== Extract to read ==
□ □ □ □ □

# There's nothing more digusting to me than a liar or a theif.



## Indigo Bully Connection (Dec 21, 2006)

These are dear friends of mine. Their convenience store was robbed over the weekend. This is the most giving and loving family I have ever met. They don't deserve to be done this way.

Video


----------



## FloorCandy (Feb 19, 2009)

Disgusting, all for a few bucks in beer!


----------



## Indigo Bully Connection (Dec 21, 2006)

yep, these losers stole around 40 dollars of beer and caused over 5000 dollars in damage.


----------



## FloorCandy (Feb 19, 2009)

Looks like a bunch of punks who just wanted to show how "cool" they are.


----------



## Marty (Dec 10, 2005)

Damn my life is over as I know if, let me have these punks like this 

Maybe I can do something with them


----------



## Indigo Bully Connection (Dec 21, 2006)

I tell you what, I saw all 4 camera angles... I'm waiiiiting to see these SOBs. I saw them, and I saw their raggedy @$$ car.


Haha I'm in the news real too. I'm just hiding next to the girl in the back brace


----------



## FloorCandy (Feb 19, 2009)

Indigo Bully Connection said:


> I tell you what, I saw all 4 camera angles... I'm waiiiiting to see these SOBs. I saw them, and I saw their raggedy @$$ car.
> 
> Haha I'm in the news real too. I'm just hiding next to the girl in the back brace


I had thought that might be you


----------



## Harley D (Mar 27, 2009)

I got to laugh at the dumb @$$$ for doing such a stupid bone headed move like that. 
I am really really really feeling bad for the owner of the stor. He is a really great guy, really nice. Though, the only time I think I met him was late at night ((what I think was late at night )) and was half asleep...and a few other times.....either way! He was really nice the times I did meet him. I feel shiz that someone so stupid would be suchs a low lifed scum to do such a thing to that nice man. 
The only part that sort of makes me laugh is that knowing shana, you are really in the ******* country parts. When they are such dumb a$$$ to break into a store to steal only beer and it not to think about just opening the door.

□ □ □ □ □

== Exercise instructions ==
[A] In the forum thread about the store robbery, what were the value of the stolen beer and the cost of the damage?
[B] Put this sentence from the forum thread about the store robbery into Spanish: "This is the most giving and loving family I have ever met."

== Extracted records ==
□ □ □ □ □

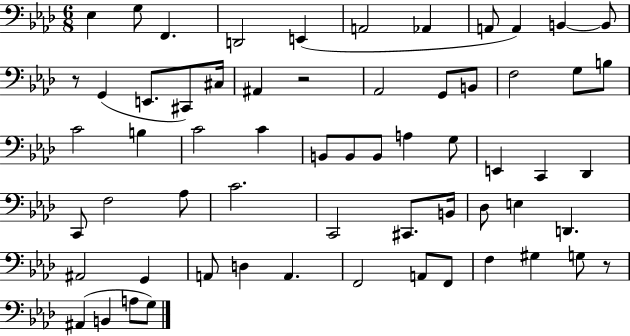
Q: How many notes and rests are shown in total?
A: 62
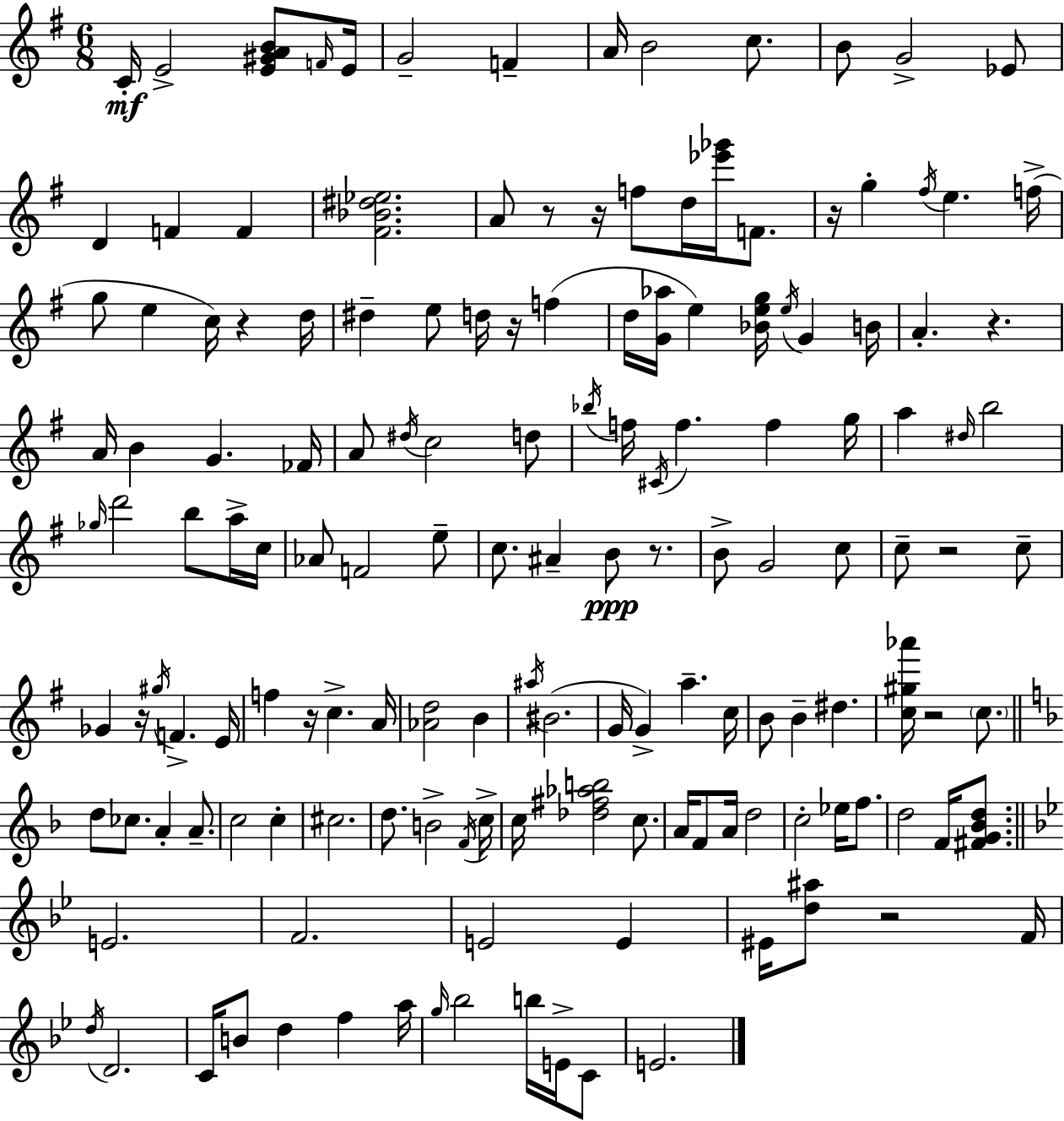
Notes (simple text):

C4/s E4/h [E4,G#4,A4,B4]/e F4/s E4/s G4/h F4/q A4/s B4/h C5/e. B4/e G4/h Eb4/e D4/q F4/q F4/q [F#4,Bb4,D#5,Eb5]/h. A4/e R/e R/s F5/e D5/s [Eb6,Gb6]/s F4/e. R/s G5/q F#5/s E5/q. F5/s G5/e E5/q C5/s R/q D5/s D#5/q E5/e D5/s R/s F5/q D5/s [G4,Ab5]/s E5/q [Bb4,E5,G5]/s E5/s G4/q B4/s A4/q. R/q. A4/s B4/q G4/q. FES4/s A4/e D#5/s C5/h D5/e Bb5/s F5/s C#4/s F5/q. F5/q G5/s A5/q D#5/s B5/h Gb5/s D6/h B5/e A5/s C5/s Ab4/e F4/h E5/e C5/e. A#4/q B4/e R/e. B4/e G4/h C5/e C5/e R/h C5/e Gb4/q R/s G#5/s F4/q. E4/s F5/q R/s C5/q. A4/s [Ab4,D5]/h B4/q A#5/s BIS4/h. G4/s G4/q A5/q. C5/s B4/e B4/q D#5/q. [C5,G#5,Ab6]/s R/h C5/e. D5/e CES5/e. A4/q A4/e. C5/h C5/q C#5/h. D5/e. B4/h F4/s C5/s C5/s [Db5,F#5,Ab5,B5]/h C5/e. A4/s F4/e A4/s D5/h C5/h Eb5/s F5/e. D5/h F4/s [F#4,G4,Bb4,D5]/e. E4/h. F4/h. E4/h E4/q EIS4/s [D5,A#5]/e R/h F4/s D5/s D4/h. C4/s B4/e D5/q F5/q A5/s G5/s Bb5/h B5/s E4/s C4/e E4/h.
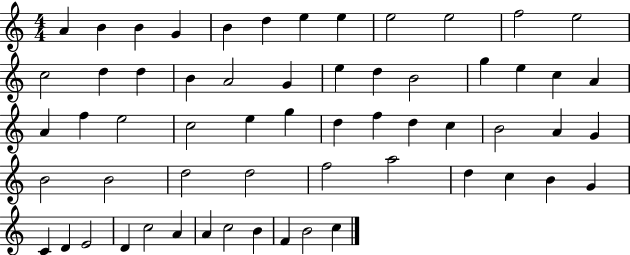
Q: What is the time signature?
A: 4/4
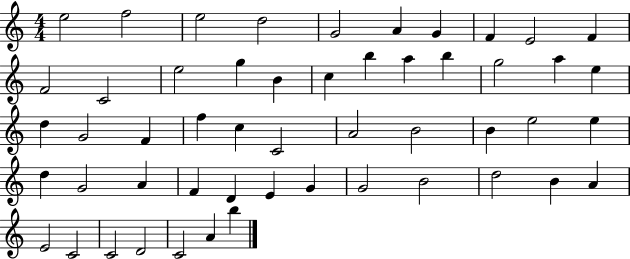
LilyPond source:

{
  \clef treble
  \numericTimeSignature
  \time 4/4
  \key c \major
  e''2 f''2 | e''2 d''2 | g'2 a'4 g'4 | f'4 e'2 f'4 | \break f'2 c'2 | e''2 g''4 b'4 | c''4 b''4 a''4 b''4 | g''2 a''4 e''4 | \break d''4 g'2 f'4 | f''4 c''4 c'2 | a'2 b'2 | b'4 e''2 e''4 | \break d''4 g'2 a'4 | f'4 d'4 e'4 g'4 | g'2 b'2 | d''2 b'4 a'4 | \break e'2 c'2 | c'2 d'2 | c'2 a'4 b''4 | \bar "|."
}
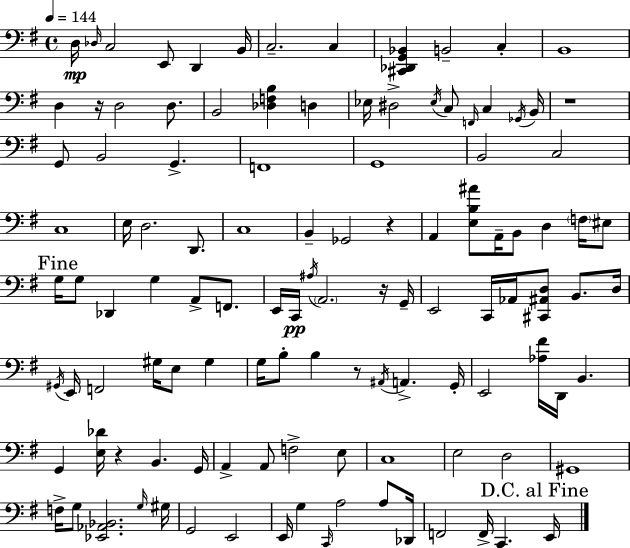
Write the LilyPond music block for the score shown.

{
  \clef bass
  \time 4/4
  \defaultTimeSignature
  \key g \major
  \tempo 4 = 144
  \repeat volta 2 { d16\mp \grace { des16 } c2 e,8 d,4 | b,16 c2.-- c4 | <cis, des, g, bes,>4 b,2-- c4-. | b,1 | \break d4 r16 d2 d8. | b,2 <des f b>4 d4 | ees16 dis2-> \acciaccatura { ees16 } c8 \grace { f,16 } c4 | \acciaccatura { ges,16 } b,16 r1 | \break g,8 b,2 g,4.-> | f,1 | g,1 | b,2 c2 | \break c1 | e16 d2. | d,8. c1 | b,4-- ges,2 | \break r4 a,4 <e b ais'>8 a,16-- b,8 d4 | \parenthesize f16 eis8 \mark "Fine" g16 g8 des,4 g4 a,8-> | f,8. e,16 c,16\pp \acciaccatura { ais16 } \parenthesize a,2. | r16 g,16-- e,2 c,16 aes,16 <cis, ais, d>8 | \break b,8. d16 \acciaccatura { gis,16 } e,16 f,2 gis16 | e8 gis4 g16 b8-. b4 r8 \acciaccatura { ais,16 } | a,4.-> g,16-. e,2 <aes fis'>16 | d,16 b,4. g,4 <e des'>16 r4 | \break b,4. g,16 a,4-> a,8 f2-> | e8 c1 | e2 d2 | gis,1 | \break f16-> g8 <ees, aes, bes,>2. | \grace { g16 } gis16 g,2 | e,2 e,16 g4 \grace { c,16 } a2 | a8 des,16 f,2 | \break f,16-> c,4. \mark "D.C. al Fine" e,16 } \bar "|."
}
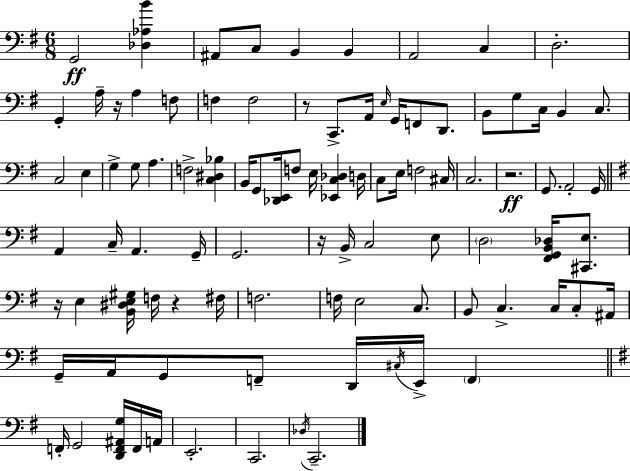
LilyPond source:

{
  \clef bass
  \numericTimeSignature
  \time 6/8
  \key g \major
  g,2\ff <des aes b'>4 | ais,8 c8 b,4 b,4 | a,2 c4 | d2.-. | \break g,4-. a16-- r16 a4 f8 | f4 f2 | r8 c,8.-> a,16 \grace { e16 } g,16 f,8 d,8. | b,8 g8 c16 b,4 c8. | \break c2 e4 | g4-> g8 a4. | f2-> <c dis bes>4 | b,16 g,8 <des, e,>16 f8 e16 <ees, c des>4 | \break d16 c8 e16 f2 | cis16 c2. | r2.\ff | g,8. a,2-. | \break g,16 \bar "||" \break \key g \major a,4 c16-- a,4. g,16-- | g,2. | r16 b,16-> c2 e8 | \parenthesize d2 <fis, g, b, des>16 <cis, e>8. | \break r16 e4 <b, dis e gis>16 f16 r4 fis16 | f2. | f16 e2 c8. | b,8 c4.-> c16 c8-. ais,16 | \break g,16-- a,16 g,8 f,8-- d,16 \acciaccatura { cis16 } e,16-> \parenthesize f,4 | \bar "||" \break \key g \major f,16-. g,2 <d, f, ais, g>16 f,16 a,16 | e,2.-. | c,2. | \acciaccatura { des16 } c,2.-- | \break \bar "|."
}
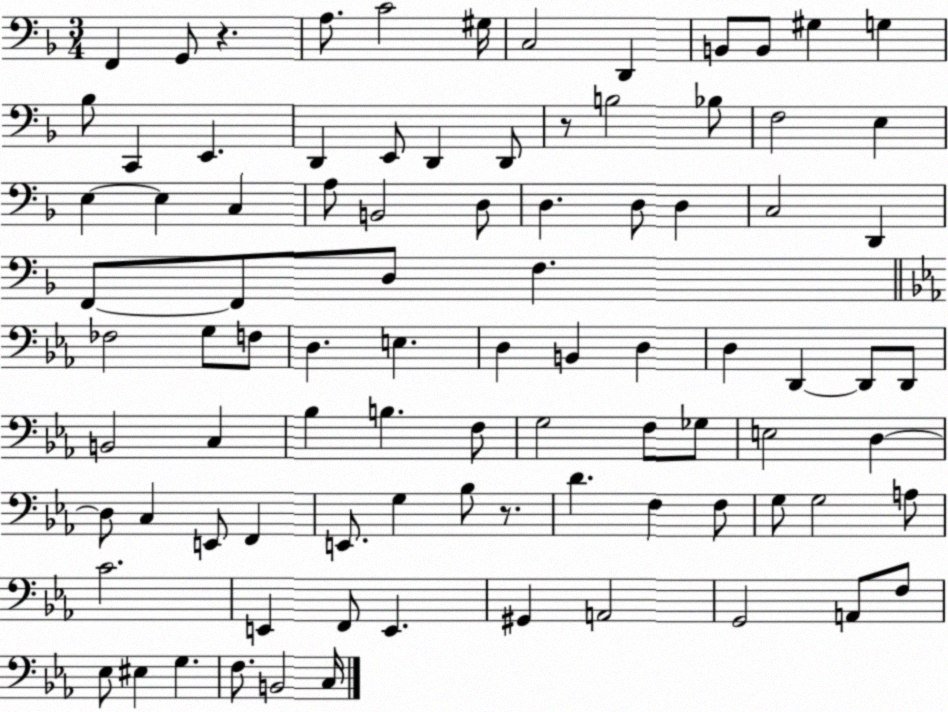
X:1
T:Untitled
M:3/4
L:1/4
K:F
F,, G,,/2 z A,/2 C2 ^G,/4 C,2 D,, B,,/2 B,,/2 ^G, G, _B,/2 C,, E,, D,, E,,/2 D,, D,,/2 z/2 B,2 _B,/2 F,2 E, E, E, C, A,/2 B,,2 D,/2 D, D,/2 D, C,2 D,, F,,/2 F,,/2 D,/2 F, _F,2 G,/2 F,/2 D, E, D, B,, D, D, D,, D,,/2 D,,/2 B,,2 C, _B, B, F,/2 G,2 F,/2 _G,/2 E,2 D, D,/2 C, E,,/2 F,, E,,/2 G, _B,/2 z/2 D F, F,/2 G,/2 G,2 A,/2 C2 E,, F,,/2 E,, ^G,, A,,2 G,,2 A,,/2 F,/2 _E,/2 ^E, G, F,/2 B,,2 C,/4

□ □ □ □ □

== Answers given ==
[A] Around 40 dollars of beer was stolen, and the damage came to over 5000 dollars.

[B] Esta es la familia más generosa y cariñosa que he conocido.